KELSEY: There are a few individuals, like [bond trader turned ACT UP/TAG activist] Peter Staley, for example, whom the film tracks throughout its narrative. They represent the collective struggle against AIDS and emerge at the end of the film not only as survivors, but as heroes. Do you think of these individuals as revolutionaries?

FRANCE: By any objective measure, they are. In the world that they created, beginning as such outsiders, and as such disenfranchised people, that they were able to manage this revolutionary work is really stunning, and deserved recognition, even if they hadn’t been able to save all those lives.  It makes you wonder why there’s no Nobel Prize for the work that they did. I certainly think that they would merit it.

KELSEY: I’m also curious—did you get a chance to see the ACT UP anniversary exhibition at the New Museum this spring?

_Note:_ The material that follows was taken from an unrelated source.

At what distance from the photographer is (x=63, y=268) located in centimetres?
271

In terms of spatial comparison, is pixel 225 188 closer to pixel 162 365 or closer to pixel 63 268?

FRANCE: No, I didn’t know about it! I wish someone would’ve told me. But I did see the retrospective of Gran Fury. Did you see that?

KELSEY: No, I didn’t get a chance to!

FRANCE: It was mounted at that gallery space on Washington Square. The organization [ACT UP] had affinity groups and committees. I followed the Treatment & Data Committee, which is one of them. Gran Fury was this arts activism movement that really helped put AIDS activism on the map. They came from a strong background, not just of art, but of advertising. They sold AIDS activism as though it were Madonna. They made it hot, they made it sexy, they made it clever. The Treatment & Data guys couldn’t have achieved what they achieved without the work that was being done by everybody else in the organization, without the cultural breakthrough and critique that Gran Fury was engaged in, without the Housing Committee pointing out that there was a second epidemic in the ’80s, which was homelessness, and that homelessness plus HIV meant even quicker death. All of these major thrusts came out of this small group, all working together to see what could be done to stop this pandemic. Unfortunately, if the federal government had intervened in ’81, ’82, ’83, we wouldn’t have a pandemic today. I had just moved to New York when the Times published its first story about the first cases. There were 41. Today, over 70 million people, and you think, at one point, there were just 41. If only something has been done there and then.

HOW TO SURVIVE A PLAGUE IS OUT IN LIMITED RELEASE NOW. DAVID FRANCE IS CURRENTLY WORKING ON A MAJOR HISTORY OF AIDS, DUE OUT FROM KNOPF IN 2013.